** WORK TASK **
For each line below with the word "Emily", write out a copy.

SUPPLIED RECORDS START

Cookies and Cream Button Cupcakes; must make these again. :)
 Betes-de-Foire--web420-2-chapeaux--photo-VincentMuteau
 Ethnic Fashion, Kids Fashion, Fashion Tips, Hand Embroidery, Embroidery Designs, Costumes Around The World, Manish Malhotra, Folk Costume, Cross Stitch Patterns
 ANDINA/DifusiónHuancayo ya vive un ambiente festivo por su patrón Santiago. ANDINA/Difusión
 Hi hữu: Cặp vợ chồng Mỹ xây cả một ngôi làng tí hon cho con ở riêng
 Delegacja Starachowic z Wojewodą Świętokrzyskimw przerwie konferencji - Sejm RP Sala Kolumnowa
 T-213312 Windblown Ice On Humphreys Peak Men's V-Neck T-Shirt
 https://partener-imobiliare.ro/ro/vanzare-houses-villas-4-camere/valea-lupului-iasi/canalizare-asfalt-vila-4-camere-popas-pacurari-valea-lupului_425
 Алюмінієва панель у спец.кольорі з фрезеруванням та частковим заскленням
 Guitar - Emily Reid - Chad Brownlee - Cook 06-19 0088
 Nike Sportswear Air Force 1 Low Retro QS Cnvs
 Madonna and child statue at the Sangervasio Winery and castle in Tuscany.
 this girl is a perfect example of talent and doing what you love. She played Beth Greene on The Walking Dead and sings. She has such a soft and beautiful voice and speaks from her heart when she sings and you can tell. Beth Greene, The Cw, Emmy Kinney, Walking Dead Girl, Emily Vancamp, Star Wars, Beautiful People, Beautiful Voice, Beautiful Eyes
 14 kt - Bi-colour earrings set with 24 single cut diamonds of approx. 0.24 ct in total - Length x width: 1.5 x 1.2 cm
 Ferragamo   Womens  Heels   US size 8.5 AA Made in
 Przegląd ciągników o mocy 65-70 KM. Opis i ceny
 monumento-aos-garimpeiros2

SUPPLIED RECORDS END

** SOLVED EXERCISE **
 Guitar - Emily Reid - Chad Brownlee - Cook 06-19 0088
 this girl is a perfect example of talent and doing what you love. She played Beth Greene on The Walking Dead and sings. She has such a soft and beautiful voice and speaks from her heart when she sings and you can tell. Beth Greene, The Cw, Emmy Kinney, Walking Dead Girl, Emily Vancamp, Star Wars, Beautiful People, Beautiful Voice, Beautiful Eyes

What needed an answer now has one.